Shielding Pedophile Priests?

“Some dioceses still shield priests accused of pedophilia,” ran a recent headline in the U.S. newspaper National Catholic Reporter. The newspaper interviewed Jeffrey Anderson, a lawyer who specializes in cases of sexual abuse. He estimates that since 1985, when priestly pedophilia came under increased public scrutiny, there have been over a thousand cases in which priests molested children. Anderson had some harsh words for the church’s response to the ongoing crisis: “It is a continuing saga of avoiding responsibility,” he charges, decrying the church’s focus on protecting the accused clerics. “As a general rule, the institutional response of the church has been willfully inadequate both in tending to victims and dealing with risks.”

Disturbed Sleep

“Singles sleep best, married persons fairly well, and widowed or divorced persons living alone suffer most from disturbed sleep,” reports the German medical journal Ärztliche Praxis. A survey involving 1,500 patients between the ages of 18 and 65 revealed that 19 percent regularly had disturbed sleep that left them worn-out during the day, 31 percent had problems with their sleep, although less serious, and only half reported no problems with sleep. The incidence of disturbed sleep was high among retired persons, the unemployed, the emotionally disturbed, and the chronically sick. Generally speaking, “men sleep better than women,” comments the journal, and “the elderly worse than the young.”

Protecting Asian Wildlife

That is the challenge facing such Asian countries as Thailand. According to Asiaweek magazine, the World Wide Fund for Nature has singled out Thailand for its illegal trade in endangered wildlife, calling the country “the wildlife supermarket of the world.” Thai law apparently does not protect wildlife that is not indigenous to the country; thus, Thailand has become a preferred conduit for the traffic in endangered animals from surrounding countries. There are markets where exotic animals and birds are sold, and some restaurants even feature ‘jungle food’ on their menus, including the meat of such endangered creatures as crocodiles, barking deer, and wild boars.

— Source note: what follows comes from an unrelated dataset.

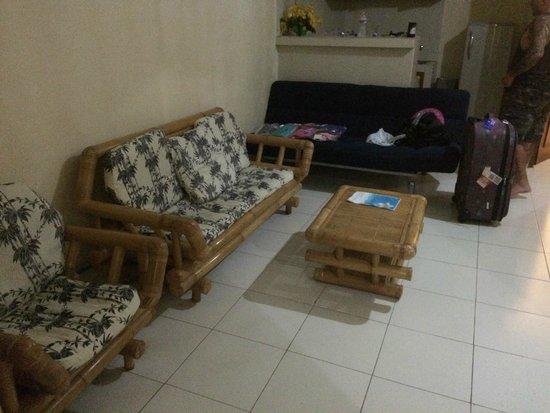 Secret Garden Inn: Lounge area - wall mounted tv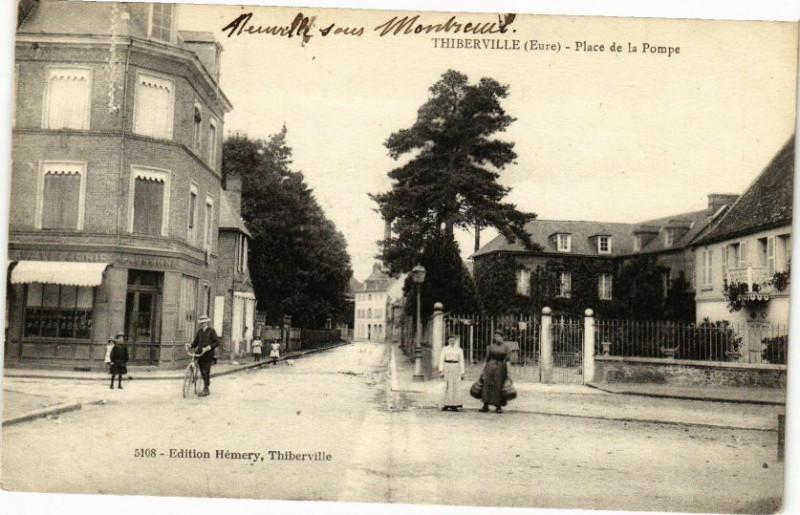 Carte postale ancienne Thiberville - Place de la Pompe à Thiberville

Religious Scene’s Most Rapid Growth

According to the Australian Bureau of Statistics, the most rapid growth of followers is not among the mainline churches or even among the energetic evangelical groups. Rather, the 1986 census revealed accelerating growth in the number who stated positively that they had no religion or who left unanswered the question about religion. The census indicated that nearly 25 percent of the Australian people are in this category, or nearly double the percentage of 20 years ago. But Dr. G. Bailey, a university professor of religion, told The Weekend Australian, a Sydney newspaper, that such people nevertheless do have a “surrogate religion.” He referred to a materialistic world view, “with its emphasis on greed and enterprise and its implicit goal of salvation through material possessions and material security.”